Adiós al tío gringo

Todo se pone en su lugar cuando se encara una muerte. Todos los grandes problemas se encogen. Todo lo que te sacaba de quicio se vuelve un fantasma, un eco lejano. La muerte es la única certeza de nuestra existencia y, aún así, estamos tan poco preparados para su llegada. No queremos pensarla, porque nos asusta, como si así pudiéramos hacerla desaparecer.

El tío John era un gringo enorme. Bien, bien gringo. Se casó con una de mis tías en Estados Unidos, adoptó a sus dos hijos. Compraron una casa enorme, de esas de película, que llenó de perros, muy a lo gringo. Y luego, por allá en los noventa, apareció en Colombia un diciembre. Se calzó un disfraz de Santa Claus que homenajeaba su panza enorme y nos llenó de regalos mientras parloteba en un spanglish difícil de seguir, pero luminoso. Así era el tío: pura luz, pura generosidad. No lo conocí lo suficiente y, a pesar de eso, el cariño que le he guardado por años es inmenso.

Se me hace un nudito en el alma al pensar en su partida pero sé que la muerte es solo un paso en la rueda enorme, ignota y sorprendente de la existencia: nunca desaparecemos, vivimos para siempre, somos recuerdos y átomos que un día fueron estrellas y volverán a serlo.

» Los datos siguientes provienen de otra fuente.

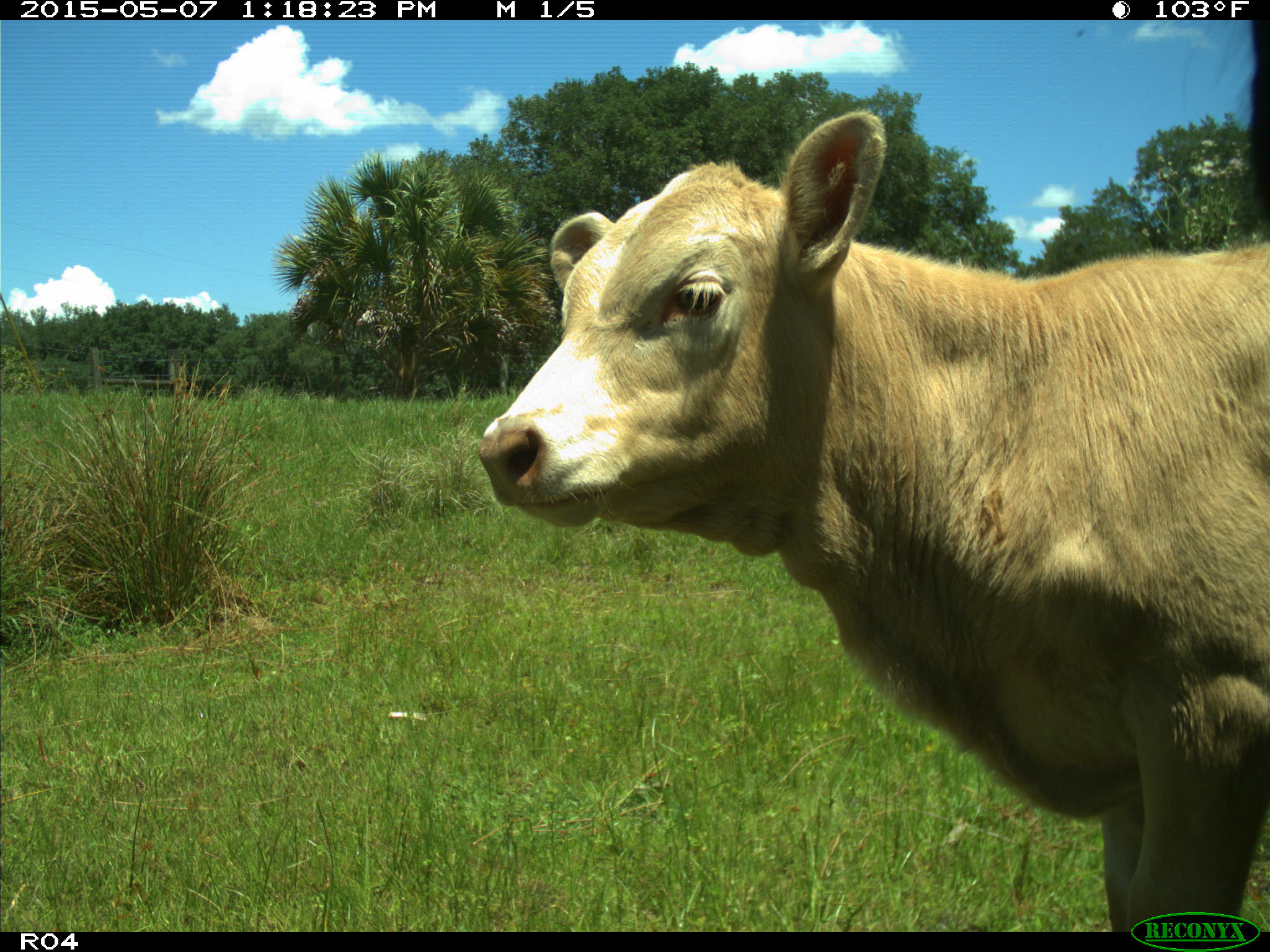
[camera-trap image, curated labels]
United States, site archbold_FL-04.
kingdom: Animalia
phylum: Chordata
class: Mammalia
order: Artiodactyla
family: Bovidae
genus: Bos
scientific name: Bos taurus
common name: domestic cow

No creo haber visto al tío John más de una o dos veces en mi vida. Se pasó años trabajando y trabajando, a lo gringo, soñando un nuevo viaje a Colombia que no llegaría. A veces lo escuchaba al otro lado de la línea telefónica, en su espanglish imposible, intentando descifrar sus historias. Las llamadas fueron cada vez menos, pero el tío John nunca dejó de ser el tío John, el gringo sonriente que con solo una visita nos robó para siempre el corazón.